Clinical and Genetic Analysis of Enlarged Vestibular Aqueducts

This study will try to identify and understand the genetic factors that lead to an inner ear malformation called "enlarged vestibular aqueducts", that can be associated with hearing loss.

Patients with sensorineural hearing loss with or without inner ear malformations and their parents and siblings may be eligible for this study. Participants and their immediate family members, may undergo some or all of the following tests and procedures:

• Medical and family history, including questions about hearing, balance and other ear-related issues, and review of medical records.

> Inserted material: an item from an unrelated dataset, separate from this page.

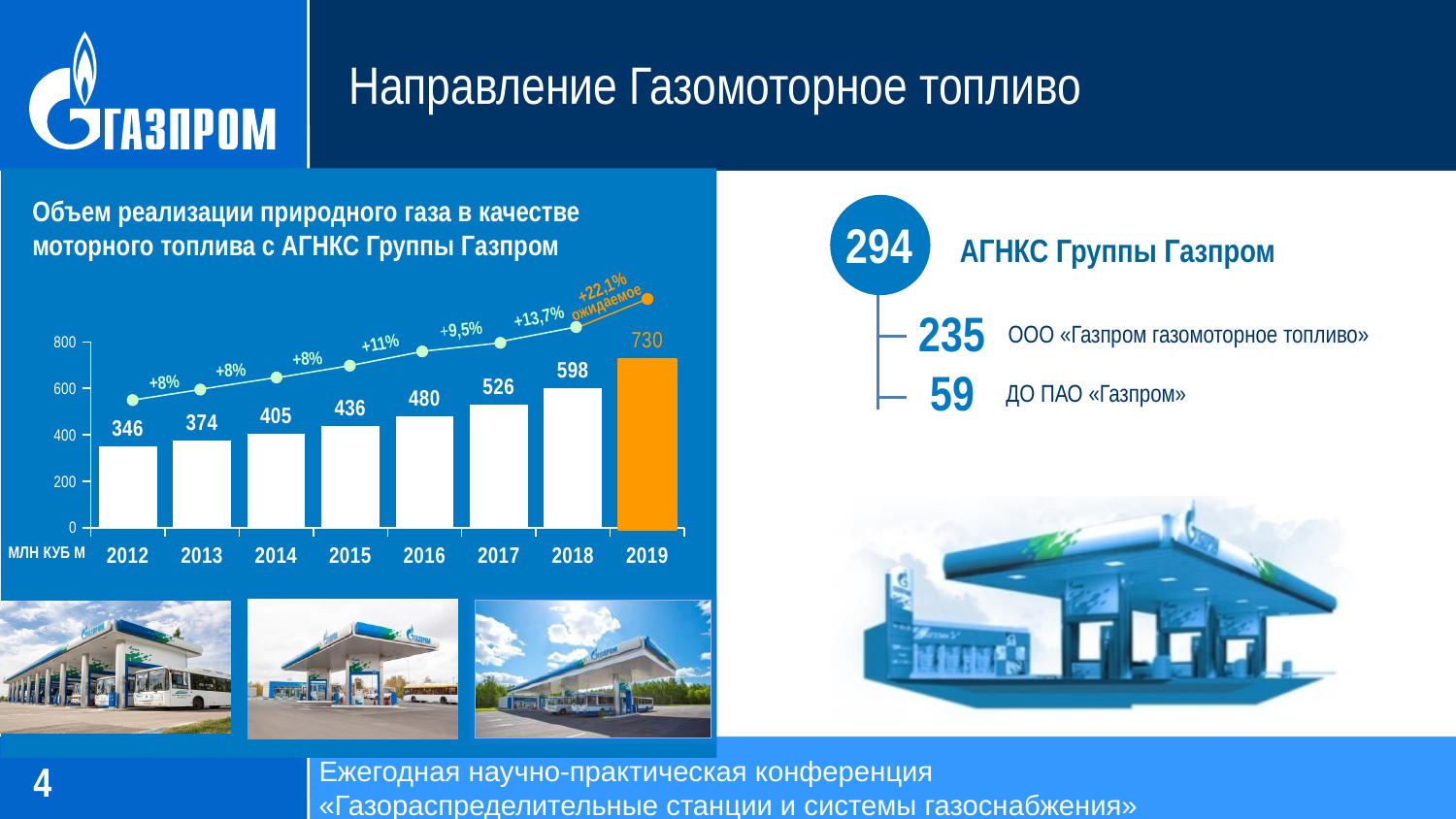
Which year has the highest value on the chart? 2019 Which year has the lowest value on the chart? 2012 What is the difference between the 2018 value and the 2017 value? 72 What is the value for 2012 on the chart? 346 How many years are shown on the x axis of the chart? 8 What kind of chart is shown on the slide? bar chart Which is larger, the value for 2016 or the value for 2015? 2016 Is the value for 2018 greater or less than 400? greater Do the values rise or fall from 2012 to 2019? rise What is the expected value for 2019 on the chart? 730 What is the value for 2017 on the chart? 526 What growth percentage is labelled between 2017 and 2018 on the chart? +13,7%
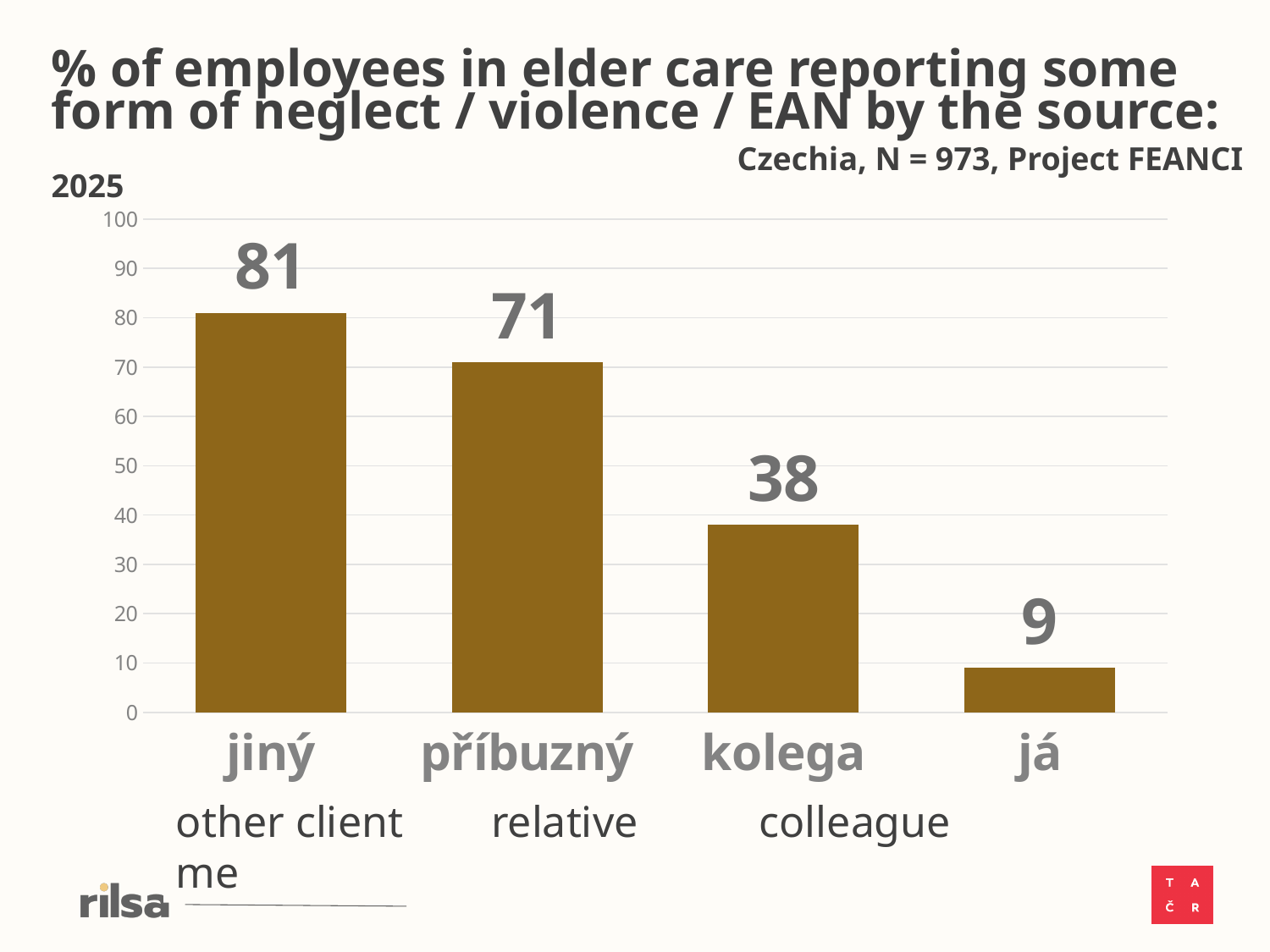
Which is larger, the value for příbuzný or the value for kolega? příbuzný What is the value for příbuzný (relative)? 71 What is the value for já (me)? 9 What is the value for kolega (colleague)? 38 Which category has the lowest value? já (me) Do the values rise or fall from left to right along the x axis? fall What is the value for jiný (other client)? 81 Which category has the highest value? jiný (other client) What is the difference between the values for jiný and příbuzný? 10 How many categories are shown on the chart? 4 What kind of chart is shown on the slide? bar chart What is the difference between the values for kolega and já? 29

• Routine physical examination.
• Blood draw or buccal swab (brushing inside the cheek to collect cells) - Tissue is collected for DNA analysis to look for changes in genes that may be related to hearing loss.
• Hearing tests - The subject listens for tones emitted through a small earphone.

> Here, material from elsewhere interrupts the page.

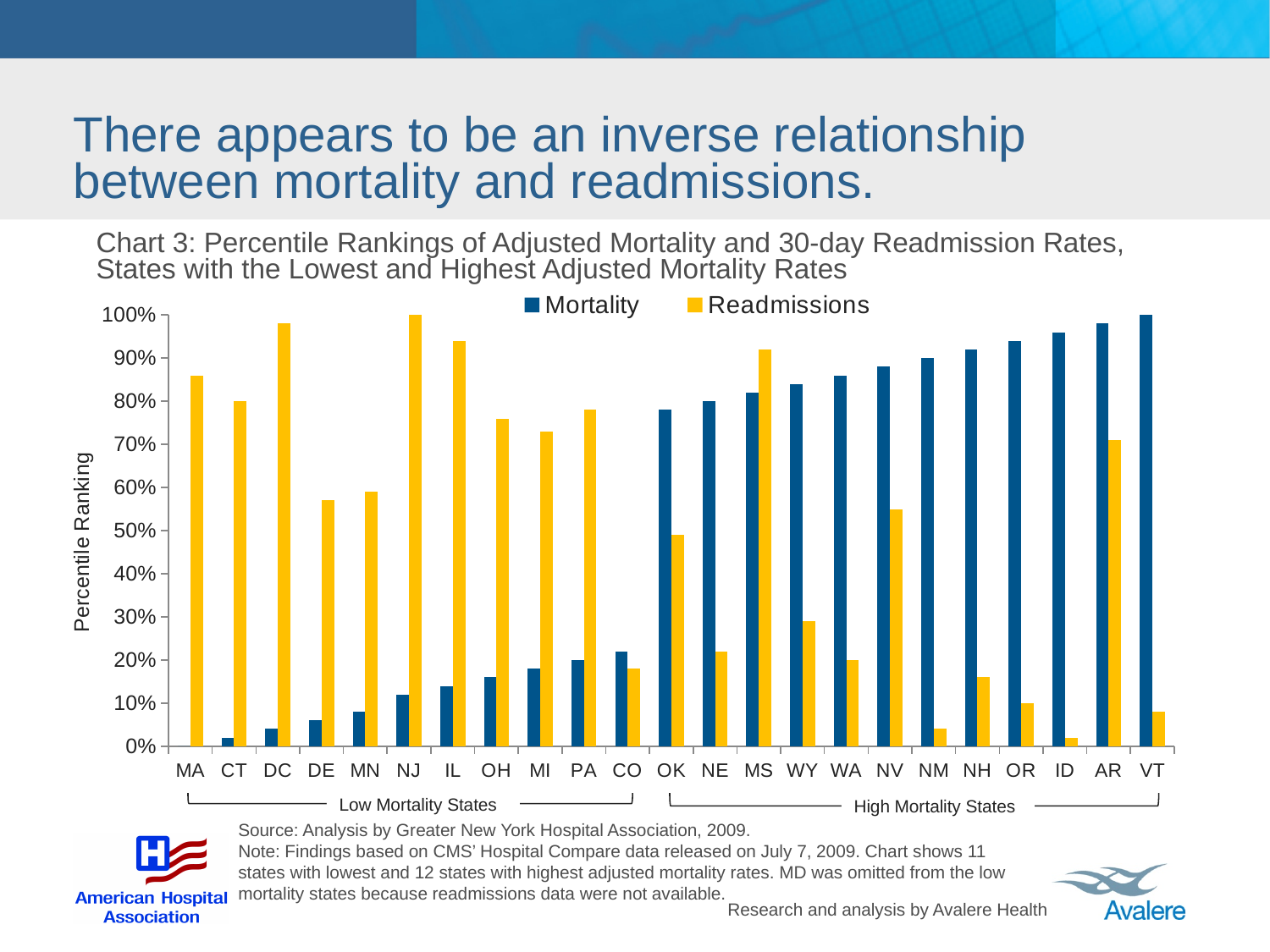
How many states are shown along the x axis? 23 Which state has the highest Mortality percentile ranking? VT Is the Mortality value for CT greater or less than 10%? less Do the Mortality values generally rise or fall moving from left to right along the x axis? rise Which state has the larger Readmissions value, NV or NM? NV Which state has the highest Readmissions percentile ranking? NJ Which is larger for OK, the Mortality value or the Readmissions value? Mortality Is the Readmissions value for NH greater or less than 20%? less Is the Readmissions value for NV greater or less than 50%? greater What kind of chart is shown on the slide? bar chart How many series does the legend list? 2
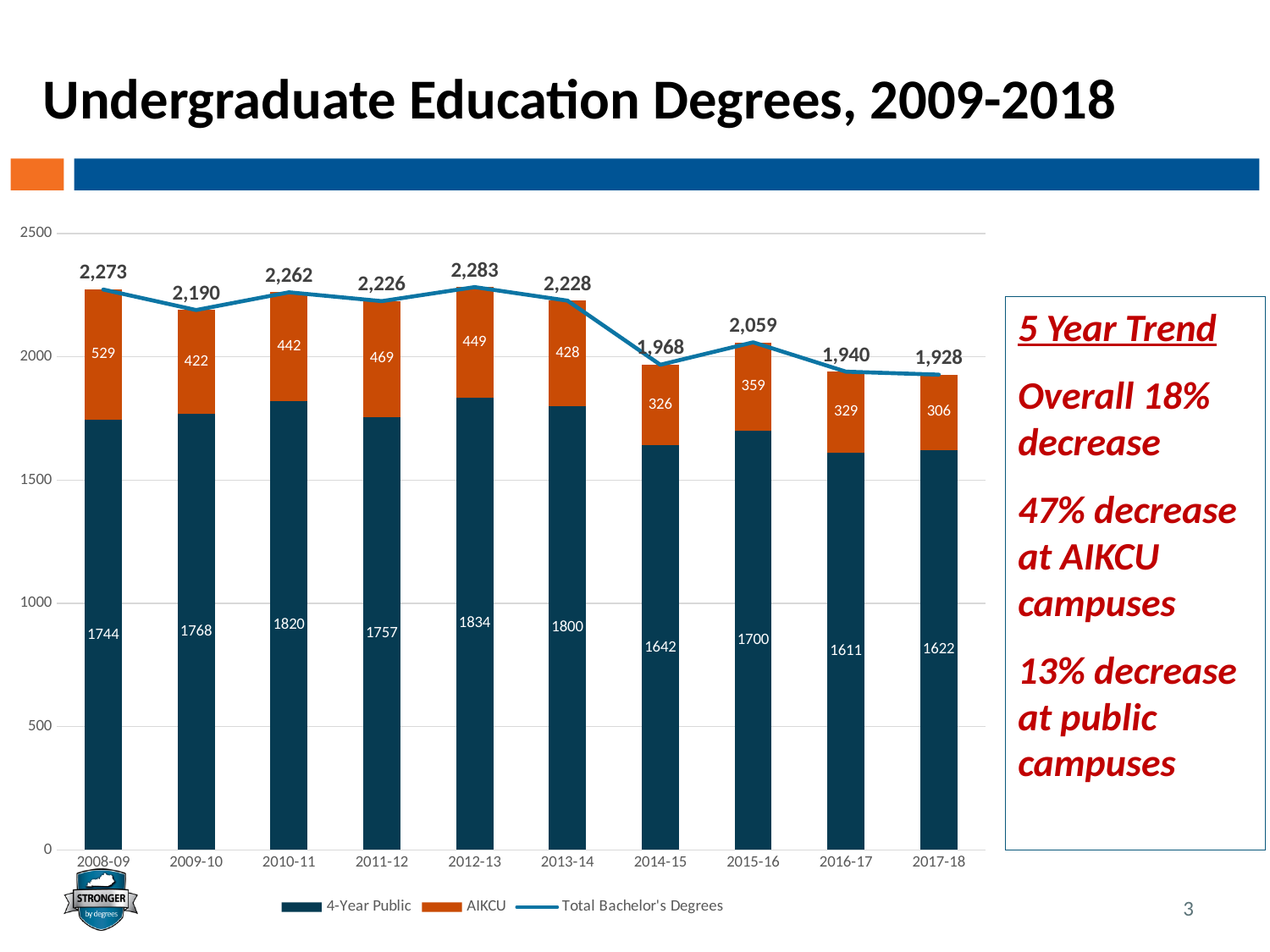
What kind of chart is shown? Stacked bar chart with a line What is the difference between the AIKCU values for 2008-09 and 2017-18? 223 How many academic years are shown on the x axis? 10 What is the Total Bachelor's Degrees value for 2015-16? 2,059 How many series does the legend list? 3 Which year has the highest Total Bachelor's Degrees? 2012-13 Which year has the lowest AIKCU value? 2017-18 Is the Total Bachelor's Degrees value for 2014-15 greater or less than 2000? less What is the AIKCU value for 2017-18? 306 What is the total of the stacked bar for 2016-17? 1,940 What is the value for 4-Year Public in 2012-13? 1834 Which is larger, the 4-Year Public value for 2010-11 or for 2011-12? 2010-11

• Balance test (VEMP) to see if balance functions of the inner ear are associated with the hearing loss Electrodes will be placed behind your ear and at the base of your neck. From a reclining position, you will be asked to raise your head while clicking sounds are played into your ears. - Ultrasound tests - An inner ear malformation called EVA (enlargement of the vestibular aqueduct) indicates that a genetic disorder called Pendred syndrome may be the cause. Because thyroid abnormalities are also associated with Pendred syndrome, an ultrasound examination of the thyroid gland may be done.

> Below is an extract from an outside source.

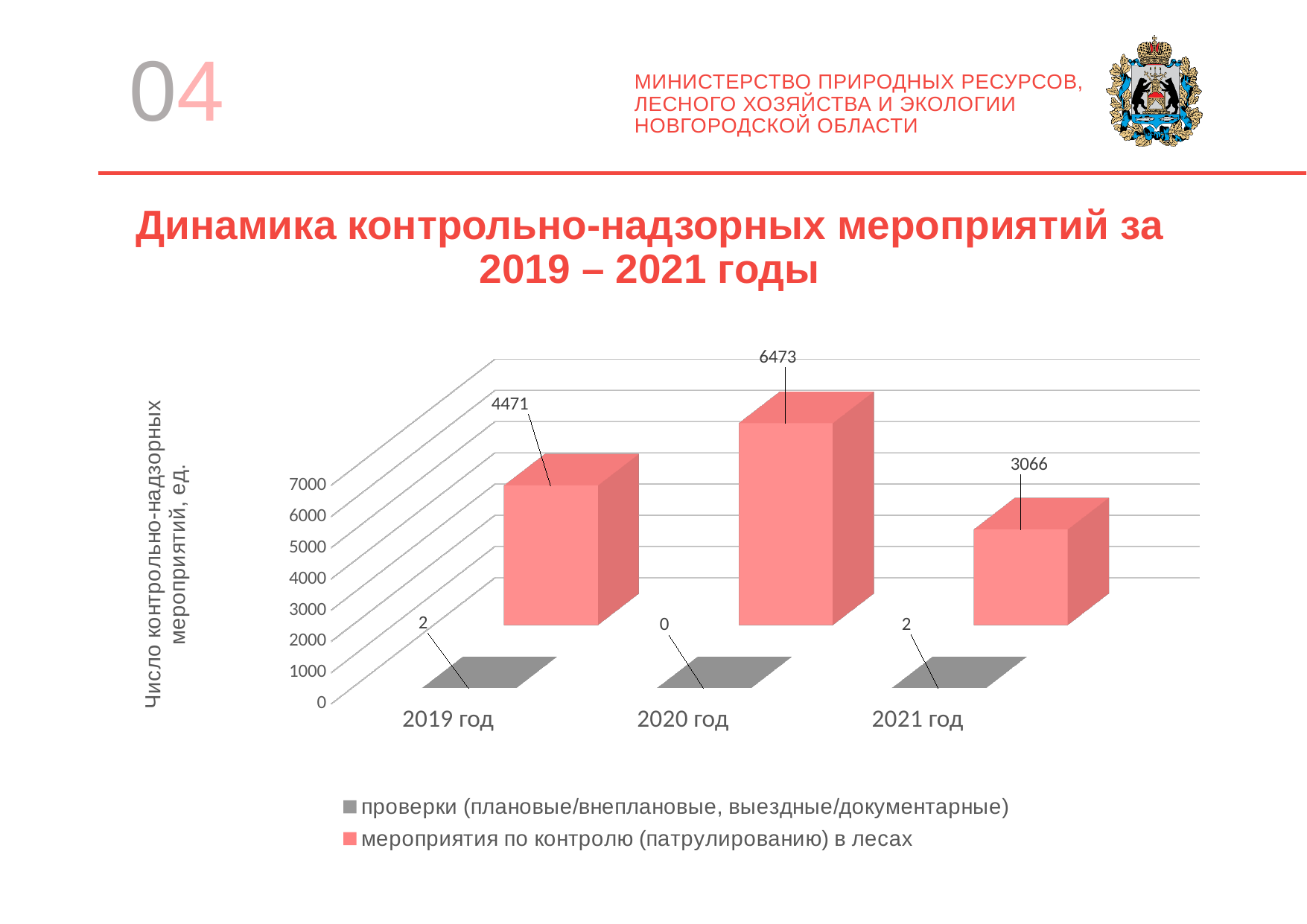
What is the value for 'проверки (плановые/внеплановые, выездные/документарные)' in 2019 год? 2 How many years are shown on the x axis? 3 What is the value for 'мероприятия по контролю (патрулированию) в лесах' in 2019 год? 4471 What is the difference between the 'мероприятия по контролю (патрулированию) в лесах' values for 2020 год and 2021 год? 3407 What kind of chart is shown on the slide? Bar chart How many series does the legend list? 2 What is the value for 'проверки (плановые/внеплановые, выездные/документарные)' in 2020 год? 0 In which year is the value for 'мероприятия по контролю (патрулированию) в лесах' highest? 2020 год In which year is the value for 'мероприятия по контролю (патрулированию) в лесах' lowest? 2021 год What is the value for 'мероприятия по контролю (патрулированию) в лесах' in 2020 год? 6473 Which is larger for 'мероприятия по контролю (патрулированию) в лесах': 2019 год or 2021 год? 2019 год What is the value for 'мероприятия по контролю (патрулированию) в лесах' in 2021 год? 3066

• Computed tomography (CT) and magnetic resonance imaging (MRI) scans - These tests show the structure of the inner ear. For CT, the subject lies still for a short time while X-ray images are obtained. For MRI, the patient lies on a stretcher that is moved into a cylindrical machine with a strong magnetic field. The magnetic field and radio waves produce images of the inner ear. The radio waves cause loud thumping noises that can be muffled by the use of earplugs.